Note: This code is currently a work in progress. Do not use it for anything serious yet. It is missing important features and it contains bugs.
This repository contains a high performance rust list CRDT. This is a special data type which supports concurrent editing of lists or strings (text documents) by multiple users in a P2P network without needing a centralized server.
For much more detail about how this library works, see the talk I gave on this library at a recent braid user meetings.
For now there is only a list implementation here. At some point I'd like to add other data structures (objects, tuples, etc). (Hence the name.)
This project was initially created as a prototype to see how fast a well optimized CRDT could be made to go. The answer is really fast - faster than other similar libraries. This library is currently in the process of being expanded into a fast, feature rich CRDT in its own right.
This library is also designed to be interoperable with positional updates, which will allow simple peers to interact with the data structure via an OT system. (WIP)
Each client / device has a unique ID. Each character typed or deleted on
each device is assigned an incrementing sequence number (starting at 0).
Each character in the document can thus be uniquely identified by the
tuple of (client ID, sequence number)
. This allows any location in the
document to be uniquely named.
The internal data structures are designed to optimize two main operations:
- Text edit to CRDT operation (Eg, "user A inserts at position 100" -> "user A seq 1000 inserts at (B, 50)")
- CRDT operation to text edit ("user A seq 1000 inserts at (B, 50)" -> "insert at document position 100")
Actually inserting text into a rope (or something) is reasonably easy, and ropey and xi-rope both seem very high performance. So in this library I'm worrying about the P2P operation boundary.
Internally, each client ID is mapped to a local "order" integer. These integers are never sent over the wire, so it doesn't matter if they aren't common between peers.
Then we have two main data structures internally:
- A modified B-Tree of the entire document in sequence order. Entries are run encoded - which is to say, sequences of (client: 1, seq: 100), (client: 1, seq: 101), (client: 1, seq: 102), ... are collapsed into entries of (client: 1, seq: 100, len: 5). Deleted characters are marked with a negative length. The tree's internal nodes store subtree sizes, so we can map from an entry in the tree to a document position (and back again) in O(log n) time.
- Per client operation lists. These are simply arrays of pointers mapping each sequential sequence number to the leaf node in the tree containing that item. These lists could also be run-length encoded - which would save memory, but then we'd need to binary search to find any given location instead of doing a simple array lookup.
- Cache the last
- Basic btree structure implemented
- Check function to verify structure integrity
- Doc Location -> CRDT location name
- CRDT location -> Doc location
- Insert text
- Remove text
- Cleanup
- Cache last location for each client
- Tests
- Benchmarks
^^^^^^^^^^^^^^^^
Given instruction A: Reproduce the stretch of the CRDT library notes from "Then we have" through "simple array lookup.".
Given instruction B: Transcribe the stretch of the entries from the line that contains "detecting all hats" through the line that contains "620,101 -> 655,127".
The CRDT library notes and the entries after them are unrelated to each other.
^^^^^^^^^^^^^^^^
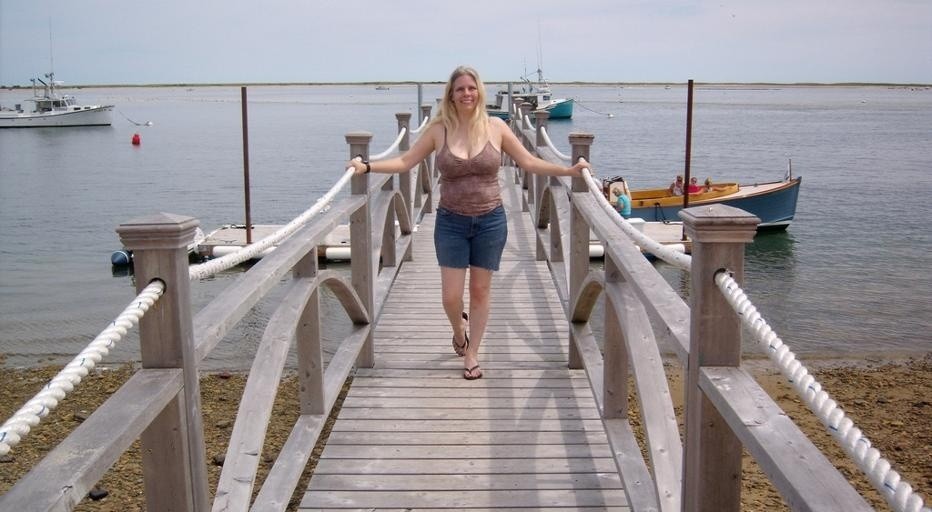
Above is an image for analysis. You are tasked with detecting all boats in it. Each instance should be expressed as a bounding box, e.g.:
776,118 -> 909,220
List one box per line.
485,65 -> 573,119
0,73 -> 113,126
592,159 -> 802,230
376,85 -> 391,90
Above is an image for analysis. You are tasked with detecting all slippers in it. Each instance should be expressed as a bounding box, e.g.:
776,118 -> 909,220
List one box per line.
452,312 -> 469,356
464,364 -> 482,380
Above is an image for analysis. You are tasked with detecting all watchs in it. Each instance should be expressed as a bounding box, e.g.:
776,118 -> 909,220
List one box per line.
363,160 -> 370,174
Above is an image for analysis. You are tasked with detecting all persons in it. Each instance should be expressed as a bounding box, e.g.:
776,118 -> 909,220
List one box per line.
345,66 -> 592,381
665,175 -> 727,197
613,187 -> 631,219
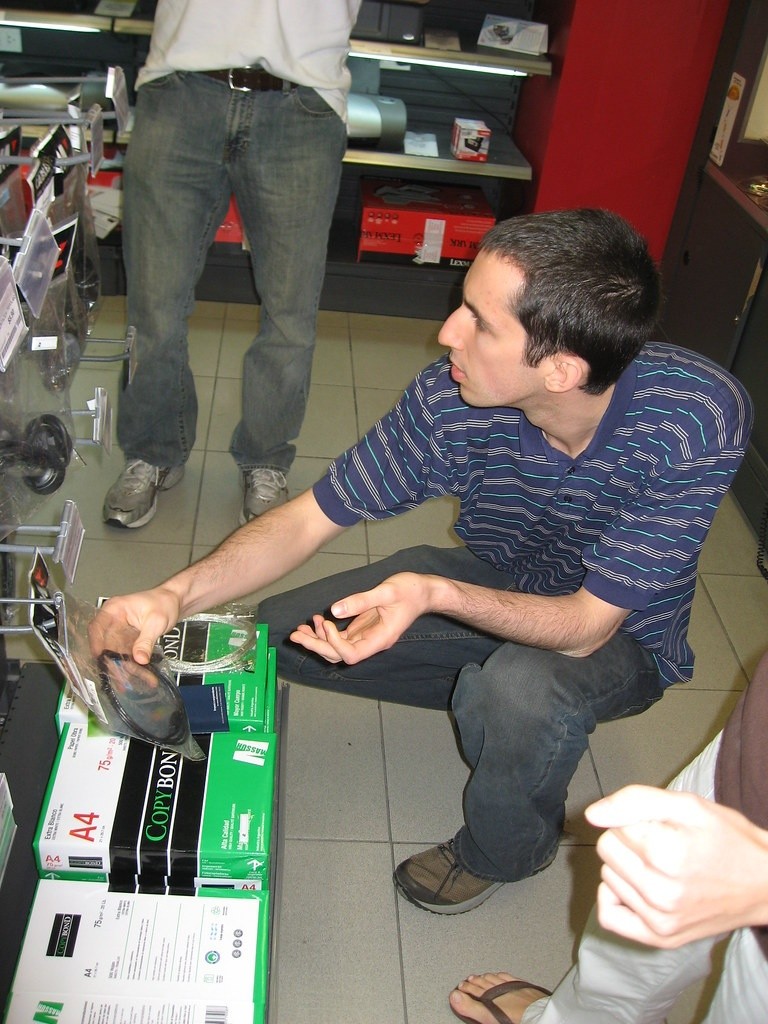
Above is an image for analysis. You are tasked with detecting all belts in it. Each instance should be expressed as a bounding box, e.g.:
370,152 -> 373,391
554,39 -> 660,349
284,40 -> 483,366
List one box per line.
196,66 -> 299,93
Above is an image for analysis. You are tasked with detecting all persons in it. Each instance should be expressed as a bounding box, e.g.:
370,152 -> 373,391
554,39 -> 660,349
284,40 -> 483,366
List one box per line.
450,649 -> 768,1024
89,209 -> 752,913
103,0 -> 365,530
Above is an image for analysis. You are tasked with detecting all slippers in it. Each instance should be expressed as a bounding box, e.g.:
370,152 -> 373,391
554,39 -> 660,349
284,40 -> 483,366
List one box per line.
449,971 -> 554,1024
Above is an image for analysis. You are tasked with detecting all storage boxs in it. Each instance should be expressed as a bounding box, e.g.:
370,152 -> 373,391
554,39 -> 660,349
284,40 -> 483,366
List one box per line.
359,176 -> 495,270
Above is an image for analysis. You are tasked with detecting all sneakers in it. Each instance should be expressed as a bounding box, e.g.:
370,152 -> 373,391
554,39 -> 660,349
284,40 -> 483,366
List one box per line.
392,839 -> 563,915
239,467 -> 290,525
102,458 -> 184,530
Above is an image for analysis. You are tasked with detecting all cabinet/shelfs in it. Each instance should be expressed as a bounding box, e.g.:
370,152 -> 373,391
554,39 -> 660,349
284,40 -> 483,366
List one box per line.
0,1 -> 558,319
650,161 -> 767,552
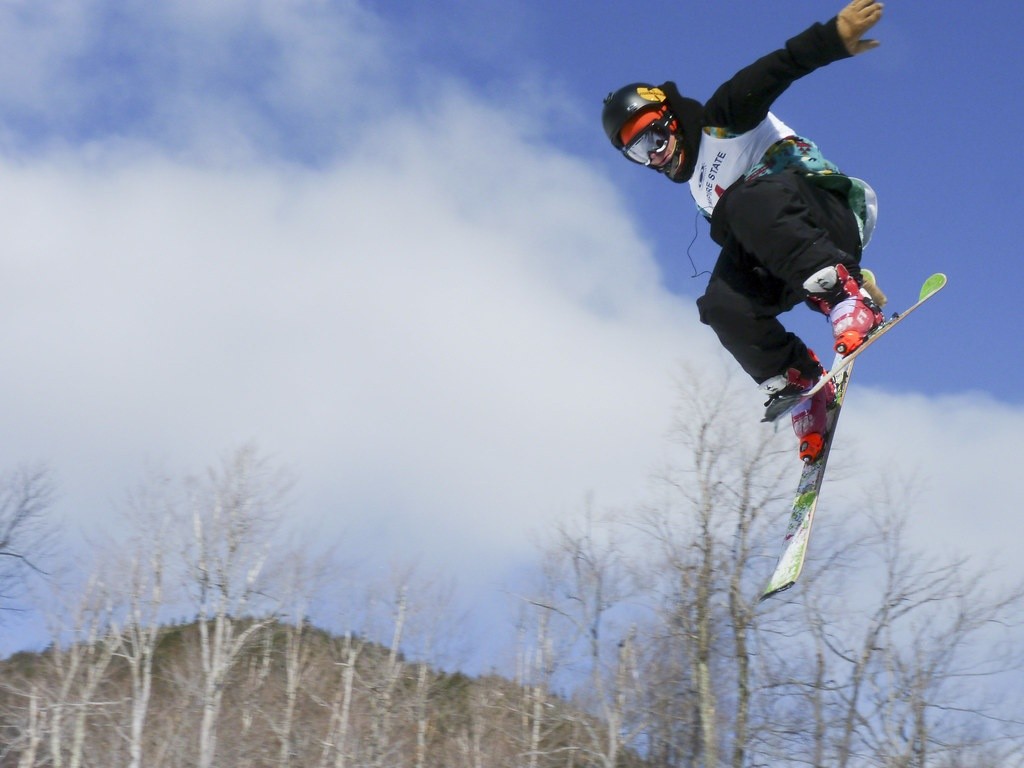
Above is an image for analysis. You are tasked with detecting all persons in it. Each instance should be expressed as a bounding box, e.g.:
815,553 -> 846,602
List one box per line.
600,0 -> 886,467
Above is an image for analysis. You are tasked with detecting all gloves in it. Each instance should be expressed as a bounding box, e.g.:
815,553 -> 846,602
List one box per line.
837,0 -> 883,57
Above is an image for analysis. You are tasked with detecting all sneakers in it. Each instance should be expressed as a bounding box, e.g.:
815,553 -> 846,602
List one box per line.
781,348 -> 835,438
801,264 -> 882,337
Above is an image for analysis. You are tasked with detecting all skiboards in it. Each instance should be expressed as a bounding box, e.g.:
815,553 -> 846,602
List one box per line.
758,268 -> 947,603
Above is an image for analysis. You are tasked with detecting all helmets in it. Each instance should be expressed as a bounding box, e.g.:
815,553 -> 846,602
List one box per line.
602,83 -> 666,150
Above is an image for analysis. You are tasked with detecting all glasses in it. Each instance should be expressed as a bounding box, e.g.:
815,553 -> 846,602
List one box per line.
621,119 -> 670,167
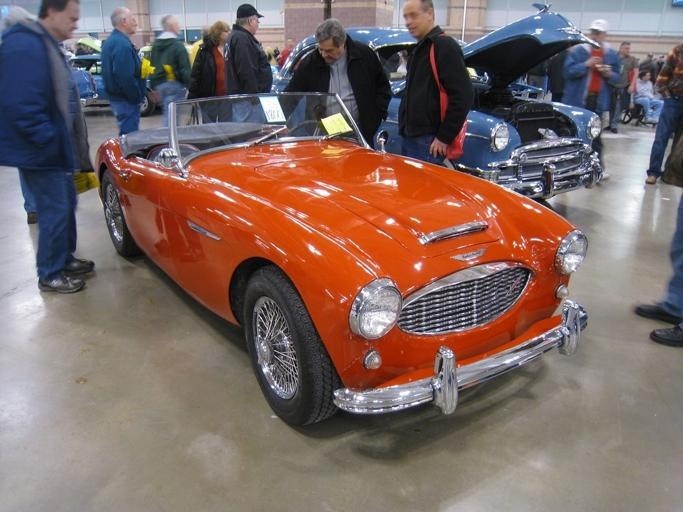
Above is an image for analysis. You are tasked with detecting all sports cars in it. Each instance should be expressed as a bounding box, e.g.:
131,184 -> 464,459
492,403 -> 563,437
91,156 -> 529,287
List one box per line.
95,91 -> 589,429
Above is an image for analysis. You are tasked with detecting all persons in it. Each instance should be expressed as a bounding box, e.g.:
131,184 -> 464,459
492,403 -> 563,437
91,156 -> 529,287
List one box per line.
99,7 -> 156,137
397,0 -> 474,168
3,4 -> 59,226
188,21 -> 233,124
277,19 -> 391,153
62,34 -> 101,73
260,35 -> 295,78
1,1 -> 95,297
222,3 -> 272,127
149,14 -> 190,128
645,43 -> 683,186
525,18 -> 683,135
630,190 -> 683,347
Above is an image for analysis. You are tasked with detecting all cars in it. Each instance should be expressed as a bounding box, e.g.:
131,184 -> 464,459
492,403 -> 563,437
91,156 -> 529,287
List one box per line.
62,53 -> 153,116
272,4 -> 601,203
138,42 -> 192,78
69,36 -> 103,73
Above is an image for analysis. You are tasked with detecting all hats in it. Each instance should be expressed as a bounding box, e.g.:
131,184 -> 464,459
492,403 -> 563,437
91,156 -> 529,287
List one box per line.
237,4 -> 264,19
590,20 -> 607,32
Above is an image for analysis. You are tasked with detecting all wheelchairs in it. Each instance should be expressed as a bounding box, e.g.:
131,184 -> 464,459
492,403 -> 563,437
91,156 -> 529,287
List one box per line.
620,101 -> 655,127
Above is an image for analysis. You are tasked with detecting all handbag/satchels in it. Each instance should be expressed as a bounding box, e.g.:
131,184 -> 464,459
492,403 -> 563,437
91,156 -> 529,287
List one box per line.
440,89 -> 468,159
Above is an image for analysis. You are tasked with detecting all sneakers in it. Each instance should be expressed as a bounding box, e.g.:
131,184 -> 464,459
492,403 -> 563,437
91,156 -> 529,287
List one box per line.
^^^^^^^^^^^^^^^^
Correct response A:
Then we have two main data structures internally:
- A modified B-Tree of the entire document in sequence order. Entries are run encoded - which is to say, sequences of (client: 1, seq: 100), (client: 1, seq: 101), (client: 1, seq: 102), ... are collapsed into entries of (client: 1, seq: 100, len: 5). Deleted characters are marked with a negative length. The tree's internal nodes store subtree sizes, so we can map from an entry in the tree to a document position (and back again) in O(log n) time.
- Per client operation lists. These are simply arrays of pointers mapping each sequential sequence number to the leaf node in the tree containing that item. These lists could also be run-length encoded - which would save memory, but then we'd need to binary search to find any given location instead of doing a simple array lookup.

Correct response B:
Above is an image for analysis. You are tasked with detecting all hats in it. Each instance should be expressed as a bounding box, e.g.:
131,184 -> 464,459
492,403 -> 563,437
91,156 -> 529,287
List one box per line.
237,4 -> 264,19
590,20 -> 607,32
Above is an image for analysis. You are tasked with detecting all wheelchairs in it. Each instance should be expressed as a bounding box, e.g.:
131,184 -> 464,459
492,403 -> 563,437
91,156 -> 529,287
List one box per line.
620,101 -> 655,127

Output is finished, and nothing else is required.